# [Dataset excerpts]
============================================================

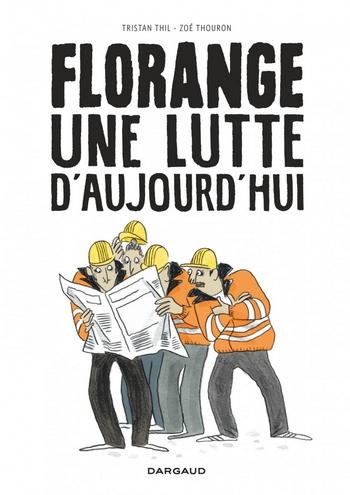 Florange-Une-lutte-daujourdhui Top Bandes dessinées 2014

============================================================

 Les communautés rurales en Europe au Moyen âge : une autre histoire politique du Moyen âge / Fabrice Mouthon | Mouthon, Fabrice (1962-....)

============================================================

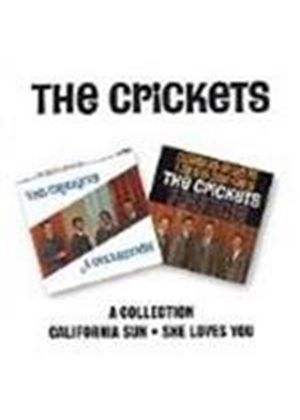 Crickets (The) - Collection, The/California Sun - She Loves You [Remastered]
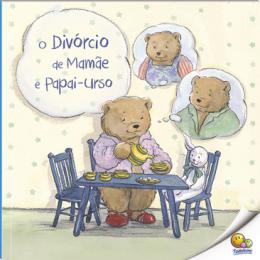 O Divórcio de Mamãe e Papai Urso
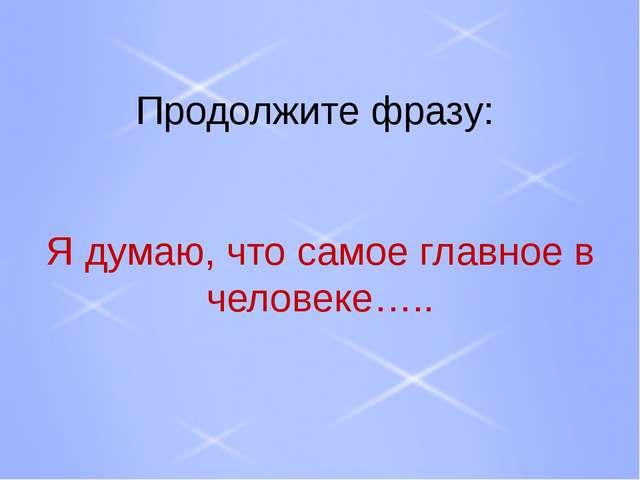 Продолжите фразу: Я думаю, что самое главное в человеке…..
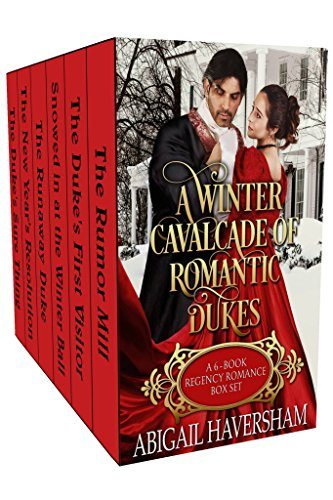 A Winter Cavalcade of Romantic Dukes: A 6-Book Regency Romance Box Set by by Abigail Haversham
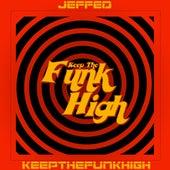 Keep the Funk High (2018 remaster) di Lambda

============================================================

# [What you have to do]
What you return must match the lines above from the one with "O Divórcio de Mamãe e Papai Urso" through the one with "Keep the Funk High (2018 remaster) di Lambda" exactly, with both ends included and the pictures excluded.

# [Answer to the problem]
 O Divórcio de Mamãe e Papai Urso
 Продолжите фразу: Я думаю, что самое главное в человеке…..
 A Winter Cavalcade of Romantic Dukes: A 6-Book Regency Romance Box Set by by Abigail Haversham
 Keep the Funk High (2018 remaster) di Lambda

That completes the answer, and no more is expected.